En una democracia, los gobernantes deben resignarse a que sus traspiés sean motivo de discusión pública. Cuando Fidel Castro se resbaló con un escalón, la televisión cubana suspendió sus transmisiones; cuando Vicente Fox se cayó en el palco de Bellas Artes la foto apareció en primera plana. Moraleja: la democracia es una forma de gobierno donde los gobernantes se tropiezan ante nuestros ojos.
A pesar de que sus errores son de conocimiento público, hay gobernantes que se niegan a reconocer sus faltas. La arrogancia del poder también germina en los jardines de la democracia. Durante los últimos once meses la política mexicana fue un prolongado desfile de torpezas. ¿Por qué les costó tanto tiempo admitir el error colosal del desafuero? ¿En Los Pinos se asumía que reconocer su equívoco era un acto de debilidad?
Si el camino de frente se enfila directo al precipicio, el costo de meter reversa nunca será demasiado alto. Esta semana el presidente Vicente Fox tomó la decisión más valiente de su sexenio. El cambio en la oficina del procurador fue un afortunado golpe de timón. No hubo una disculpa explícita, pero la renovación en el gabinete fue un reconocimiento tácito al fracaso del desafuero. Al aceptar su error el Presidente salió fortalecido.
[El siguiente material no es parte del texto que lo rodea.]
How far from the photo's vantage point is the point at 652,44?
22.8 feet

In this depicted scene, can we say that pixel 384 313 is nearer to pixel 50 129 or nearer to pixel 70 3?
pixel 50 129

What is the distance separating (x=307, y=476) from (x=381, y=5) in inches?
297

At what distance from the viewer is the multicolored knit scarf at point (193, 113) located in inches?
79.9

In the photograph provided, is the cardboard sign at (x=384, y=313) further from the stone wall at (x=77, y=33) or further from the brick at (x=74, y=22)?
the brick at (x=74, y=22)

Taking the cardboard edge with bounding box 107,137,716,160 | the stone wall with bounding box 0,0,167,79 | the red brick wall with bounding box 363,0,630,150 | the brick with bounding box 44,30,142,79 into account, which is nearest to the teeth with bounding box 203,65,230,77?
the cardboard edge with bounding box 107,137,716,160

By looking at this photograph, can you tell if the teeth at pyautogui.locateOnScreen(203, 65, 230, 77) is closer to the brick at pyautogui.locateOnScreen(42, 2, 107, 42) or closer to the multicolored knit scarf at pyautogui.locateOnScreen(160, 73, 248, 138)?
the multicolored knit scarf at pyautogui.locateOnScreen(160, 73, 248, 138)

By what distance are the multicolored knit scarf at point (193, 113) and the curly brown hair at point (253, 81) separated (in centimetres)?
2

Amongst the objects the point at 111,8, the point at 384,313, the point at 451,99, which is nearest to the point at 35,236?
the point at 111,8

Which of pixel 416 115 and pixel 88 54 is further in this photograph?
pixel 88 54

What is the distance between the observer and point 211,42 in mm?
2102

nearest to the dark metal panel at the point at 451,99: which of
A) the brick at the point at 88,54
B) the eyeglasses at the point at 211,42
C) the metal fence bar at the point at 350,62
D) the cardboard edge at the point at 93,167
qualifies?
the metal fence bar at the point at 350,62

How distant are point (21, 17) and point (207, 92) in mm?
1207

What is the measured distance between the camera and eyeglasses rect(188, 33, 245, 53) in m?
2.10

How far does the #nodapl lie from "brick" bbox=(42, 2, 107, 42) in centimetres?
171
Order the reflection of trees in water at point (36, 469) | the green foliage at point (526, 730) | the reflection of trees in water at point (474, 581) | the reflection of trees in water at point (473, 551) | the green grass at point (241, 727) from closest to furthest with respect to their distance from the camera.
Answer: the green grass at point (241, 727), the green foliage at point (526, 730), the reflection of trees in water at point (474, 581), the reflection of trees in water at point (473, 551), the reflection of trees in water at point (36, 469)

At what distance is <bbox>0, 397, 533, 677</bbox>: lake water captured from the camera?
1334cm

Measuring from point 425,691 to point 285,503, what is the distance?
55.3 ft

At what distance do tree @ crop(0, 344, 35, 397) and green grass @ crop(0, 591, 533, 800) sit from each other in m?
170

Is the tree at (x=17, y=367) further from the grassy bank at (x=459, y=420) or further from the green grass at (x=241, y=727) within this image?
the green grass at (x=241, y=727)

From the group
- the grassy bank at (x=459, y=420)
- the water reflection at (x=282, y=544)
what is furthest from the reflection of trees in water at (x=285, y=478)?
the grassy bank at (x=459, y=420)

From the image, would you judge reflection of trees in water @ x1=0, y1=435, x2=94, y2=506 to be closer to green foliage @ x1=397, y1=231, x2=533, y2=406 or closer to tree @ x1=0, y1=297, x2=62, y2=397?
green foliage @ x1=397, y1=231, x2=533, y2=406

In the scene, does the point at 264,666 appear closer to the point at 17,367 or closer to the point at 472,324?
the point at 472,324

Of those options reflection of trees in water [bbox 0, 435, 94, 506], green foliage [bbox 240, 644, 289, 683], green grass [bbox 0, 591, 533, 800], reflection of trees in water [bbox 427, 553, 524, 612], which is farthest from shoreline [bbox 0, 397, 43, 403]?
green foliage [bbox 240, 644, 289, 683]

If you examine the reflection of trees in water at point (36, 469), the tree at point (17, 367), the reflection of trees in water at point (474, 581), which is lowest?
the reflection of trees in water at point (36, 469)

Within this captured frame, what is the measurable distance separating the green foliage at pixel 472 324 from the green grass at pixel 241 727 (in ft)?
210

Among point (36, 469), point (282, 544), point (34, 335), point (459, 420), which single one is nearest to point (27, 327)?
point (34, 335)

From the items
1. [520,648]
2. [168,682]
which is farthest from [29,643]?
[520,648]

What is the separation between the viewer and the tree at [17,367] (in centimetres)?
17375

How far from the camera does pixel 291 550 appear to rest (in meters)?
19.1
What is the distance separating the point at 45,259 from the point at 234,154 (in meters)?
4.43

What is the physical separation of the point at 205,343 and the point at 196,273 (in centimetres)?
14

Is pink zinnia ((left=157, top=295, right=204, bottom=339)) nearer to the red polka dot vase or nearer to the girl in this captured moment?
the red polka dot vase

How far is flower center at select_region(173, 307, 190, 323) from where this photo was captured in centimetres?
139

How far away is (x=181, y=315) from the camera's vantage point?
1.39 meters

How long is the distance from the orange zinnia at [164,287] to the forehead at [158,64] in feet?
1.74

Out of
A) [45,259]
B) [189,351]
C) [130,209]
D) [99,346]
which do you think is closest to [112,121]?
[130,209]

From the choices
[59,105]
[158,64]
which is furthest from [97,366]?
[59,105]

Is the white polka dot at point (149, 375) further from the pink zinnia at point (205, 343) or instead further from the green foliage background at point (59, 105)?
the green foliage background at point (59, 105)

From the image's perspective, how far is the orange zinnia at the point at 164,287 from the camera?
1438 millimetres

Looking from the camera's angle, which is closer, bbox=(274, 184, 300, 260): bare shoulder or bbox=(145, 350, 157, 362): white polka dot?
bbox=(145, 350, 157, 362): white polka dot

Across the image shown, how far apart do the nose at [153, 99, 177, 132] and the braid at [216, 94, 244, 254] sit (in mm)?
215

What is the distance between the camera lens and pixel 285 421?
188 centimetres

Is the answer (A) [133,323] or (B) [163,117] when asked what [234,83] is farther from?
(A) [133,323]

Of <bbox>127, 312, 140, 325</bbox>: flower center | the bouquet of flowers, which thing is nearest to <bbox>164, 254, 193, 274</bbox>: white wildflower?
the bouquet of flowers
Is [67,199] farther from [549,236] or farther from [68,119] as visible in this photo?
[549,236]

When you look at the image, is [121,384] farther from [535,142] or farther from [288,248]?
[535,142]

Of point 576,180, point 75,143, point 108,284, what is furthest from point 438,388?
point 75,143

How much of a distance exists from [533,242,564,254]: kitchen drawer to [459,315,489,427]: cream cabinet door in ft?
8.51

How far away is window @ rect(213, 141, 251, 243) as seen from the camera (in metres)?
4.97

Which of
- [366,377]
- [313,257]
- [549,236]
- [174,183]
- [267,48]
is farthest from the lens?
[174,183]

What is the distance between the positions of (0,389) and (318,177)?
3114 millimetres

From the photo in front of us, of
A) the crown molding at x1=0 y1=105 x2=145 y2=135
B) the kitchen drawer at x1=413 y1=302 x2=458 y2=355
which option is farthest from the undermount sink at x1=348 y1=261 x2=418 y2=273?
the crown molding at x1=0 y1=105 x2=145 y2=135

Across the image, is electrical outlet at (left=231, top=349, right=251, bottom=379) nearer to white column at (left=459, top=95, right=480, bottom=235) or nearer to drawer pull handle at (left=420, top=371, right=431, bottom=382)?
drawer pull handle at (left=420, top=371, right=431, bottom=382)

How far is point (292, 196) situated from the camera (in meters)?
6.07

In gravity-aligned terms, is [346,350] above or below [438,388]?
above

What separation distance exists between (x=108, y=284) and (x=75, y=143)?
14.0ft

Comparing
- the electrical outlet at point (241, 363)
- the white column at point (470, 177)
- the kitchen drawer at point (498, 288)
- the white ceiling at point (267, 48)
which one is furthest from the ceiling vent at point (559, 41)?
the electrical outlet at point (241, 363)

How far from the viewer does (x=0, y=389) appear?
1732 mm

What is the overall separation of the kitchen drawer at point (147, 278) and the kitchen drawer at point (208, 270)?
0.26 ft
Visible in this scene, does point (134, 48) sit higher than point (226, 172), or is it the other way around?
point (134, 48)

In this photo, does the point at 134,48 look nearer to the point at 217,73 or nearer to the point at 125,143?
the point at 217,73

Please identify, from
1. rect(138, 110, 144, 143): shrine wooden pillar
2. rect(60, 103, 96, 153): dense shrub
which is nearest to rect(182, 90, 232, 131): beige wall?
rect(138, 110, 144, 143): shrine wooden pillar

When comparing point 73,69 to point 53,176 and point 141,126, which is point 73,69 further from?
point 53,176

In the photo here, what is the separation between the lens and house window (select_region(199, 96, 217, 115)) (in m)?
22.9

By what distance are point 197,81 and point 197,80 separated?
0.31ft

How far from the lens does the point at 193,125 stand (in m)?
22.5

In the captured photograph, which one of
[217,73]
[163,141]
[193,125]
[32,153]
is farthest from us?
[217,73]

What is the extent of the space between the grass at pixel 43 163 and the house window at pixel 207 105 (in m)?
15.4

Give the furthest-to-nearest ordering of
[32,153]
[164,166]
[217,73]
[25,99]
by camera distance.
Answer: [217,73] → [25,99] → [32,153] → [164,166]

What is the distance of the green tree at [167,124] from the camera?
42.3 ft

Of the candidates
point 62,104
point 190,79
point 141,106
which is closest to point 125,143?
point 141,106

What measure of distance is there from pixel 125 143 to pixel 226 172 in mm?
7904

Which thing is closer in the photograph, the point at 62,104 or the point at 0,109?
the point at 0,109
AMLO fue el ganador contundente de la disputa. Sin embargo, en el último año el jefe de Gobierno también cometió excesos que ameritan una rectificación. El viernes pasado una conocida personalidad de la televisión mexicana falleció por un paro cardiaco ante la inminente posibilidad de un asalto. Literalmente, Mariana Levy murió de miedo. Ese pavor es un sentimiento compartido por todos los que viven en la Ciudad de México. Si López Obrador es el próximo presidente de México, tendrá que gobernar tanto a los asistentes a la marcha del silencio como a los otros cientos de miles de ciudadanos que salieron a la calle para protestar contra la criminalidad. Unos reclamaron el derecho de votar a su candidato, otros exigieron el derecho a vivir en paz. Ambas multitudes merecen respeto.
Ante el embate de sus enemigos políticos, AMLO asumió que cualquier crítica hacia su persona o su gobierno era un tentáculo del complot. El alcalde del DF vio en la marcha contra la impunidad una “mano negra”. Vio mal, era rabia, coraje y esperanza, pero no había de por medio una conspiración política. El desdén de AMLO por la marcha fue un doloroso agravio contra todas las víctimas de la delincuencia. En medio de la euforia por su reciente victoria política haría bien en admitir su ofensa. Reconocer un error no es sólo un ejercicio de humildad, sino también una demostración de inteligencia. Aquel que no admite sus faltas está condenado a repetirlas.
En sus denuncias de complot, AMLO sumó al Poder Judicial a la lista de los conspiradores. Cuando el juez devolvió el expediente del desafuero a la PGR, la acusación contra López Obrador cayó por tierra. Si las elecciones fueran hoy AMLO sería presidente de la República y gobernaría con los mismos tribunales a los que atacó y después le dieron la razón. El desenlace de los hechos convirtió las acusaciones del tabasqueño en injurias. Sería una demostración de alta política reconocer la ejemplar independencia del Poder Judicial en estas semanas de incertidumbre. El estadista norteamericano Alexander Hamilton dijo: “Si los hombres fuesen ángeles, el gobierno no sería necesario. Si los ángeles gobernaran a los hombres no sería necesario controlar el poder del gobierno…” y tampoco habría que exigir disculpas.~
Agradecemos al autor el permiso para reproducir este artículo, publicado en el diario Reforma el 1o Mayo del 2005.